WORK TO BE COMPLETED
I'd like the data beneath this line reproduced exactly, without any of its images.

AVAILABLE DATA
+ + + + +
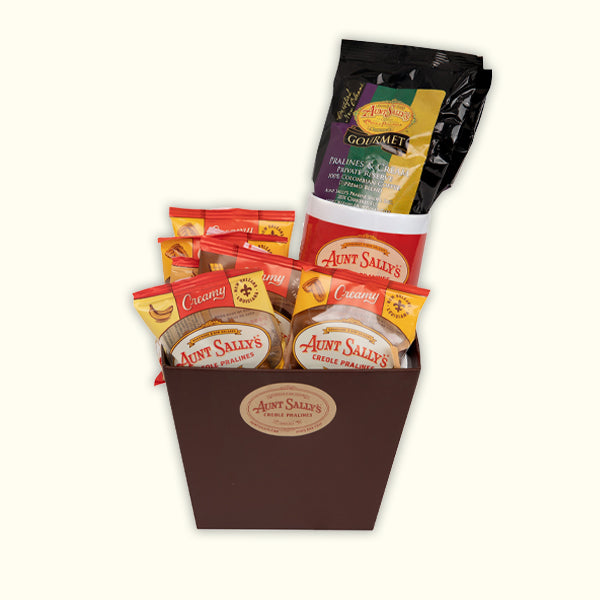 Coffee Break Gift Basket - Aunt Sally's Pralines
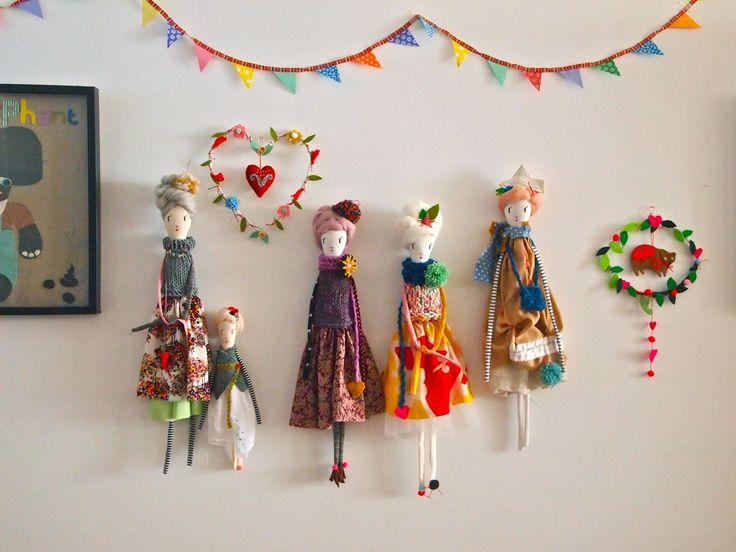 jess quinn dolls
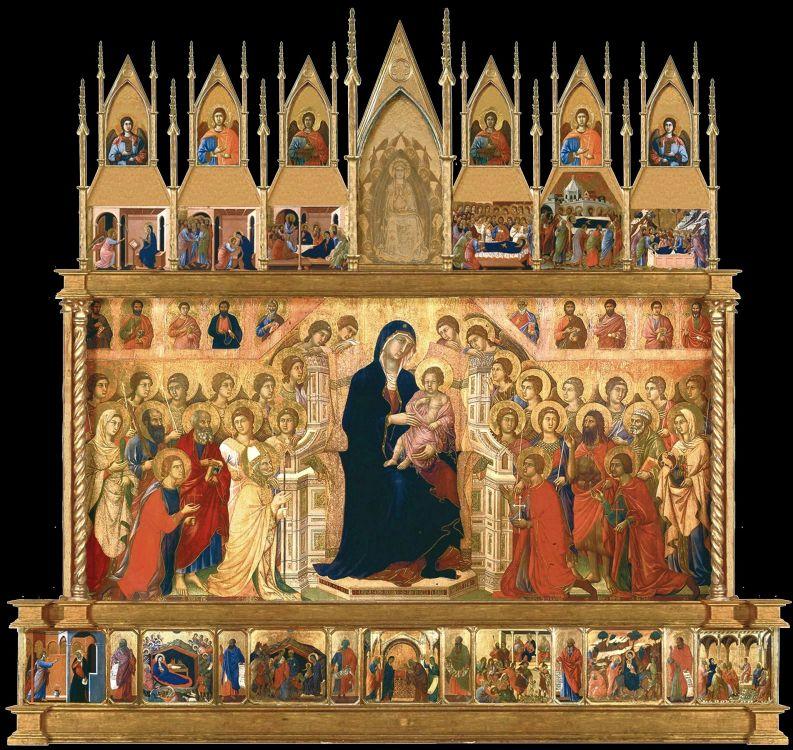 Duccio di Buoninsegna, Maestà,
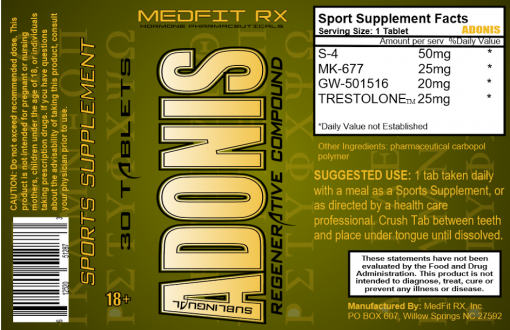 Nutritional Facts on ADONIS: 3 SARMs + Trestolone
+ + + + +
WRITTEN REPLY
 Coffee Break Gift Basket - Aunt Sally's Pralines
 jess quinn dolls
 Duccio di Buoninsegna, Maestà,
 Nutritional Facts on ADONIS: 3 SARMs + Trestolone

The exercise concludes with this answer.